I cut back on the cheap stuff from Hong Kong when they started making me sign for it.
I'm not home when the mail is delivered, so I have drive to the post office and stand in line to claim it.
It's a lot of hassle for a sub $2 item.

I've gotten some <$0.50 items (including shipping) from Meritline in the past.  :lol

RayB:

Unionized American postal worker: up to $25/hr
Chinese postal worker: Probably pennies.


zolveria:

Yes while a lot of electronic are cheap. One must be careful because many people do not know and purchase
toys and other items that they may use to put food and and end up killing themselves..
I also fall short of buying in CHINA a lot of my kids xbox.. tools electronic..
Hey America needs to keep the factory work here... but we are to expensive.. in the long run CHINA might end up
ruling us LMAO.. we are making them RICH/ :angry:

Howard_Casto:

Well I hate to say it, but in general at least, much of the stuff you buy in China is of a higher quality than similar products made completely in the US.  Again, it's just economics.  When you don't pay your workers as much and don't give them as good a health plan you can put more money into the actual product.  Also a lot of these "American" products are still made in China, they just get a fancy American name slapped on the front.  So buy buying the Chineese "knock-off" you are simply buying the exact same product without the fancy name and added cost of branding and tarriffs.

On of these days the country is going to realise that our contries strong suit has always been invention and patents and try to help r&d firms and idea men instead of fighting a losing battle to keep factories open.  We could turn this whole boat around, we've just got to literally work smarter and not harder.

MonMotha:

Quite the contrary.  If you're going to bother paying US labor rates, you need to get something for it.  Generally, this means you need some sort of niche high-end labor that is difficult to find or manage in China.  The Chinese are getting better (quite rapidly), but the US, Western Europe, and Japan are still king when it comes to highly skilled labor in top of the line facilities.  Most of my high end tools and electronic test equipment really is made in the US, Japan, or Germany.  These are items that can easily run several kilodollars.  On a product like that, paying Ted $200 to get it all right the first time is cheaper than paying Xinhua 50c to flub it up repeatedly due to poor training and facilities resulting in a pissed off customer and several RMAs.  Now, again, the Chinese are getting better and better as their industry gets more advanced, but their labor rates for such advanced manufacturing aren't a ton better than those you find in the US.  All that training and QA equipment costs money.  Eventually, the actual time you pay somebody to sit in the chair and do the job becomes somewhat irrelevant.

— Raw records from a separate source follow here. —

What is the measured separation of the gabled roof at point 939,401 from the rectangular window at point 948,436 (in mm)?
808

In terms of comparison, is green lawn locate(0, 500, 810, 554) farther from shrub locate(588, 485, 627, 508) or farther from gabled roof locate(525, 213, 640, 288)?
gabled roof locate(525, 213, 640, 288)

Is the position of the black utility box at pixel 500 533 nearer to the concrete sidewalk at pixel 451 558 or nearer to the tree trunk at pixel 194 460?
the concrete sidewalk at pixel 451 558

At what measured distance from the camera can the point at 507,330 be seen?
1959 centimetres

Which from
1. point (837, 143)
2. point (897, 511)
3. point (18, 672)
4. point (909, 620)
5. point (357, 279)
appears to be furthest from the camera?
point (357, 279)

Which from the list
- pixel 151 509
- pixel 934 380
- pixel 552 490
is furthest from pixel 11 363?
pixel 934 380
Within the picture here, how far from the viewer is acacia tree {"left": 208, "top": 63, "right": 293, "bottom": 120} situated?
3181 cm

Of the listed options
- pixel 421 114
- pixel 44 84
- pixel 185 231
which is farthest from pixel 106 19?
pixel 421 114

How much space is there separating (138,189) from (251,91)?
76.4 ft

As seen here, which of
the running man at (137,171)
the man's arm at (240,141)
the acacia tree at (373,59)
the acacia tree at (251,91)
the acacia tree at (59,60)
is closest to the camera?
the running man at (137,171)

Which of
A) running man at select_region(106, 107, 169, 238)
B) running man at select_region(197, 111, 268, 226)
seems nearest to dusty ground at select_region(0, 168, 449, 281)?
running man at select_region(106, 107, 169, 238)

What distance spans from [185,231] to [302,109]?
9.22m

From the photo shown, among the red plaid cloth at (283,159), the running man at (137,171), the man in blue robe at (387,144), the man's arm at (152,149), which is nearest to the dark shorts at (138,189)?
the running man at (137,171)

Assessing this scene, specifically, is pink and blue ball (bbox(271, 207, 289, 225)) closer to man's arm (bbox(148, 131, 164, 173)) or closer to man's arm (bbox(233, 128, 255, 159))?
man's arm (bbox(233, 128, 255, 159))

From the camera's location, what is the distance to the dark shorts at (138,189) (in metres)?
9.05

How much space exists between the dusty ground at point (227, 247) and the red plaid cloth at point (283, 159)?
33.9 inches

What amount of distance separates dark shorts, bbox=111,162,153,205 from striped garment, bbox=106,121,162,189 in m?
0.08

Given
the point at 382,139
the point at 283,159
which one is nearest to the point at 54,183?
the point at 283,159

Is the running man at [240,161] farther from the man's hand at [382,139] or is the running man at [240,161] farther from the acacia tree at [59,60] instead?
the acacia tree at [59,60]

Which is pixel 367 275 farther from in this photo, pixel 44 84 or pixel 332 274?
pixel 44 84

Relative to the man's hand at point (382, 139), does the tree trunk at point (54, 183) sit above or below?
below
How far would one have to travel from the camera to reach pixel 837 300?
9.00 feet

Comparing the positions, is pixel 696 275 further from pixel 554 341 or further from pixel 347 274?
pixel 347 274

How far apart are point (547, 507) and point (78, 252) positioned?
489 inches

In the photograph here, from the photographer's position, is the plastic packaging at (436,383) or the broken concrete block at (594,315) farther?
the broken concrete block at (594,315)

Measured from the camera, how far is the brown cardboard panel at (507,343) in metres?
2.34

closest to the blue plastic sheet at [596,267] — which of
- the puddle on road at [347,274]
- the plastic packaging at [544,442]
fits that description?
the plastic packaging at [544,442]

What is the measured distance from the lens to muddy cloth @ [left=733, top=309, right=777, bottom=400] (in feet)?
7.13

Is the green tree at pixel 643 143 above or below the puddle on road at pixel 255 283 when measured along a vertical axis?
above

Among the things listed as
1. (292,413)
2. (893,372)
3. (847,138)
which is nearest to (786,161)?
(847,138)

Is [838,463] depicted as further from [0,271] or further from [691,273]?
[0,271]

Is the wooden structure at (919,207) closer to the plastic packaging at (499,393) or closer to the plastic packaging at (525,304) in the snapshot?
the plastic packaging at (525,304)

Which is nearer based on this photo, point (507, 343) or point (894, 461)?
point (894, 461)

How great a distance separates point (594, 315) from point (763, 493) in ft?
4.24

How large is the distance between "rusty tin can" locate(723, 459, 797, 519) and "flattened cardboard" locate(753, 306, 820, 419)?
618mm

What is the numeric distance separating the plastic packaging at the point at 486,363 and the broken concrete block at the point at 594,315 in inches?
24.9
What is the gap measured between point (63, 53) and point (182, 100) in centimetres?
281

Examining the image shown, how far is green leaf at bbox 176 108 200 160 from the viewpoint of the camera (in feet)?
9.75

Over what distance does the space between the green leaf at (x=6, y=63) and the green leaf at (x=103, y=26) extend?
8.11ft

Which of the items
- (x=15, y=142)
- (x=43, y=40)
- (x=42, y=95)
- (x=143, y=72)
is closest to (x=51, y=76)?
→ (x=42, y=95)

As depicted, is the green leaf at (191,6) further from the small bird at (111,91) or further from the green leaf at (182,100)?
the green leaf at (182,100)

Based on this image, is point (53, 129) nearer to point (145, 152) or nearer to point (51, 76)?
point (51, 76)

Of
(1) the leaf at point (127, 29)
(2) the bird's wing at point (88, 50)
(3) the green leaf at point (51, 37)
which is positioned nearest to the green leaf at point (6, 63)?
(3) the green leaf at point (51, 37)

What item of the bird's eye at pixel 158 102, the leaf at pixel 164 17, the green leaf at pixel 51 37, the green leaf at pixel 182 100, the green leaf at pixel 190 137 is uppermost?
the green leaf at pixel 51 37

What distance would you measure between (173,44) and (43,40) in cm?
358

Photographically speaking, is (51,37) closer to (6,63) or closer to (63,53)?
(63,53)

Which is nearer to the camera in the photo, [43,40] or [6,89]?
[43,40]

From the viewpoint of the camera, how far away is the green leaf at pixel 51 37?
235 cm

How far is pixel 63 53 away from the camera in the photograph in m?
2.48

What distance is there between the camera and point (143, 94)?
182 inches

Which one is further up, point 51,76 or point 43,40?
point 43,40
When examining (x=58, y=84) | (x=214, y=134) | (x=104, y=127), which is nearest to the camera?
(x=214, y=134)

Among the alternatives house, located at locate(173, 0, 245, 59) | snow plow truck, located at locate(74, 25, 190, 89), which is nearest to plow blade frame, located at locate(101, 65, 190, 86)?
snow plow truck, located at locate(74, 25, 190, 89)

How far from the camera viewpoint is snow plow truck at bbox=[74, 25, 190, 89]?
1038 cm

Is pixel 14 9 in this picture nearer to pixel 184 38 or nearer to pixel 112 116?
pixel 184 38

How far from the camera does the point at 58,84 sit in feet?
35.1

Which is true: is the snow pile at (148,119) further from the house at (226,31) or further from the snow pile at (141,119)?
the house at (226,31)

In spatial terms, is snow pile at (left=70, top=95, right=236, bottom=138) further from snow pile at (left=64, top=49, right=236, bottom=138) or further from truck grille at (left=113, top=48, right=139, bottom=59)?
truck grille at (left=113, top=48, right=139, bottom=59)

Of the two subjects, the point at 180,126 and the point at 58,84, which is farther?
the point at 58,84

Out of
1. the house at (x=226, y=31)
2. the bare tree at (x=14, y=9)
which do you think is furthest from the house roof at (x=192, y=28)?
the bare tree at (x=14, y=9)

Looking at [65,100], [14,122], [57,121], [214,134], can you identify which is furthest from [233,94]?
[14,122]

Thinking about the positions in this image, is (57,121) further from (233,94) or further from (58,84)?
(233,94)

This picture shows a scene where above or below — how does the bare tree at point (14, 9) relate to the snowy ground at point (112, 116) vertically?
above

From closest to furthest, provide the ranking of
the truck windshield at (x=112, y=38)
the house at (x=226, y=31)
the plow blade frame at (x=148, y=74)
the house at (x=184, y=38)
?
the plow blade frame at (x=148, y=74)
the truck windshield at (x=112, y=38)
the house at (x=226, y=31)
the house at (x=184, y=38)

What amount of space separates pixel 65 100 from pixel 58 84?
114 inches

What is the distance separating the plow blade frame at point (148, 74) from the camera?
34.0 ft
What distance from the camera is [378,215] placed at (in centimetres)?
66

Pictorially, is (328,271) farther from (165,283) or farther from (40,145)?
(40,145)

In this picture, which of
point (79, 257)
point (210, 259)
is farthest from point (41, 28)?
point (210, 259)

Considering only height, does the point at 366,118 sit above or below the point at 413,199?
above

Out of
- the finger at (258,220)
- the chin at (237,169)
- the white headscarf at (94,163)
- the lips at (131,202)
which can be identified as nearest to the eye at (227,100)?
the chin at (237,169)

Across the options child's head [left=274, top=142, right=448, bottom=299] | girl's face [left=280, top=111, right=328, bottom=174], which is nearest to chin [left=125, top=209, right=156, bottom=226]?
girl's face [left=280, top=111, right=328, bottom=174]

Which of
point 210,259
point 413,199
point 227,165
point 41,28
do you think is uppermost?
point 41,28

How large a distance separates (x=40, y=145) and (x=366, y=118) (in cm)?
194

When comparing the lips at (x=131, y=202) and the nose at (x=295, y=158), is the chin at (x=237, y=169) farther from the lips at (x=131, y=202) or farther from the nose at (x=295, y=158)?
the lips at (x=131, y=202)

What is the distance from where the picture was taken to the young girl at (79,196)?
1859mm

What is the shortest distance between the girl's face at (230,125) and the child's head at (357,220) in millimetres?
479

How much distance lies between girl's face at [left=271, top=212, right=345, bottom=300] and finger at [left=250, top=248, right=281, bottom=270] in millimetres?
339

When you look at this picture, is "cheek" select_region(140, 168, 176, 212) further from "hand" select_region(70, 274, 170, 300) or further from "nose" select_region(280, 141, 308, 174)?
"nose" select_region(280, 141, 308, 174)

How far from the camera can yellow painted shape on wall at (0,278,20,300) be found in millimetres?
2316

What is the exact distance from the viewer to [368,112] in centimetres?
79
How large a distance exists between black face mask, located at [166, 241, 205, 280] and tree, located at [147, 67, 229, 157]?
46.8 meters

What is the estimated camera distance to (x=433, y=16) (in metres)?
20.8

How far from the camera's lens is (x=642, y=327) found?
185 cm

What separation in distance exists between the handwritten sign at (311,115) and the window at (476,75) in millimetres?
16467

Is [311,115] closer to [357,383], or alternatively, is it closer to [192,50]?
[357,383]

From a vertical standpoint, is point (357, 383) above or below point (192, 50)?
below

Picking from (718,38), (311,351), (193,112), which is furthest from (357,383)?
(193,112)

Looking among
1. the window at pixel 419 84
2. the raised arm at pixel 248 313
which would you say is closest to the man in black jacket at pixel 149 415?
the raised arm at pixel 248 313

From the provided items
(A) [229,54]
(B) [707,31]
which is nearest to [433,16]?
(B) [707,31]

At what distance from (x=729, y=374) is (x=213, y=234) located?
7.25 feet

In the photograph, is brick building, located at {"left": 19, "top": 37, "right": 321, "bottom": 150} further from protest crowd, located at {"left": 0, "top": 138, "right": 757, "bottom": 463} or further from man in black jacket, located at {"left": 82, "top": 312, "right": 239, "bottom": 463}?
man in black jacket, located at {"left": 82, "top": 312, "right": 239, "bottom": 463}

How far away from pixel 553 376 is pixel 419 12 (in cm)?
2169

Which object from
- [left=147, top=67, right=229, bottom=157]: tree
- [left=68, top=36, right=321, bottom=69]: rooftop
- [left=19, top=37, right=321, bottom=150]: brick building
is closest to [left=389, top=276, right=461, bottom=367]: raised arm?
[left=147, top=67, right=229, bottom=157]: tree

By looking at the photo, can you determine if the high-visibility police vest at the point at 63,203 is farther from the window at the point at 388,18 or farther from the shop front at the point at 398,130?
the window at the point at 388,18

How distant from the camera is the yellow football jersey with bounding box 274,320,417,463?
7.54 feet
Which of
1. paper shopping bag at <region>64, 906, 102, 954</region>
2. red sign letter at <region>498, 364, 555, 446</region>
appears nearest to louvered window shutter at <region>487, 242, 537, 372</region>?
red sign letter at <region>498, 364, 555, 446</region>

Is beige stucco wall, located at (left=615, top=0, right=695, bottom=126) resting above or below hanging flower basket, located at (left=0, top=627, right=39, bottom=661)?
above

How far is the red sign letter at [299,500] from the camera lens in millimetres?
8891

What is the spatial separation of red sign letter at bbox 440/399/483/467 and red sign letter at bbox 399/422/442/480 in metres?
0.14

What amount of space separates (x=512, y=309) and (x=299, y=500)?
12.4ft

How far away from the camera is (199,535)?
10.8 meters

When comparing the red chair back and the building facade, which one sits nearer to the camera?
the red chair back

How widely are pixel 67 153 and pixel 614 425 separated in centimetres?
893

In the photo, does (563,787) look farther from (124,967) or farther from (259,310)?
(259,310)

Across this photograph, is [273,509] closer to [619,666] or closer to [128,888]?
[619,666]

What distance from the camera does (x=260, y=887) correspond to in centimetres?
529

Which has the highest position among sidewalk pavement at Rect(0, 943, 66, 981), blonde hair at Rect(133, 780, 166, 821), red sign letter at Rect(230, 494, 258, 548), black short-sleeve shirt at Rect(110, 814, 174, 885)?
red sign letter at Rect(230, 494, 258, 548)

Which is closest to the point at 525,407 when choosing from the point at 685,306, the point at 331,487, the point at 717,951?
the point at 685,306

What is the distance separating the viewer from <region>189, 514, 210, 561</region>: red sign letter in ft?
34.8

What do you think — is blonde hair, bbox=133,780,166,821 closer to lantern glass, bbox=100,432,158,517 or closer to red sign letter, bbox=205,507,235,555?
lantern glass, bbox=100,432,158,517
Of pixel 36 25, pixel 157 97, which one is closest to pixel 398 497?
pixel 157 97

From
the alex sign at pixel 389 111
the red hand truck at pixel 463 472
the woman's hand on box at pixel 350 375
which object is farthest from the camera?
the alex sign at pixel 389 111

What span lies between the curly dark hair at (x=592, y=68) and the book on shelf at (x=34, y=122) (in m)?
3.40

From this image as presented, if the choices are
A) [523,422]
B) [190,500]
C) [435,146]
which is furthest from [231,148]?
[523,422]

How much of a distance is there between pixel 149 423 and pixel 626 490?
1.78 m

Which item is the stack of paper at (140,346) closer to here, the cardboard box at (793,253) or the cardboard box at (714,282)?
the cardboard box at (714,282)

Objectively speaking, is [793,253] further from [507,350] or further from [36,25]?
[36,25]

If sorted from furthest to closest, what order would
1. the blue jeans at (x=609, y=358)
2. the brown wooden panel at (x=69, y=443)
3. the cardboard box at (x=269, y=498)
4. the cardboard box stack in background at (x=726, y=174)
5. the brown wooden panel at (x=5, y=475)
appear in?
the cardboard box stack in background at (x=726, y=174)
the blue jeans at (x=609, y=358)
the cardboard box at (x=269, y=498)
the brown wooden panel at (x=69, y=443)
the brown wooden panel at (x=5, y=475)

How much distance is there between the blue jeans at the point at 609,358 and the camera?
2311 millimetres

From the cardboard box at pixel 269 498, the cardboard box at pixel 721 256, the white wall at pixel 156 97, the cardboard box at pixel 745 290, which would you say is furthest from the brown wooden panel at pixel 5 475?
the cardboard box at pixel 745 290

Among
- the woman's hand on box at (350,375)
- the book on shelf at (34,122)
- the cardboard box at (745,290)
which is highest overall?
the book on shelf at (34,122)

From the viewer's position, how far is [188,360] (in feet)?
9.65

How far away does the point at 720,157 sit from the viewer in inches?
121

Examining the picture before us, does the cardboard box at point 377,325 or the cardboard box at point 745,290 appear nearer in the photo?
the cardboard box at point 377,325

Also, it may not be obvious, but volume production *is* a type of R&D.  You learn a *lot* about something when you try to make a million of them, and that information is not efficiently transferred from offshored manufacturing facilities back to the R&D department.  If you're doing something that needs minimal training, doesn't need high end equipment, and is in a very established field, you have little reason not to seek the cheapest possible labor costs, but if you're closer to the cutting edge, having a close link between manufacturing and R&D can be very valuable, perhaps more so than many managers realize.

I wouldn't advocate trying to make 10c electronic widgets in the USA, but I fail to see why we shouldn't be making high end microprocessors, for example.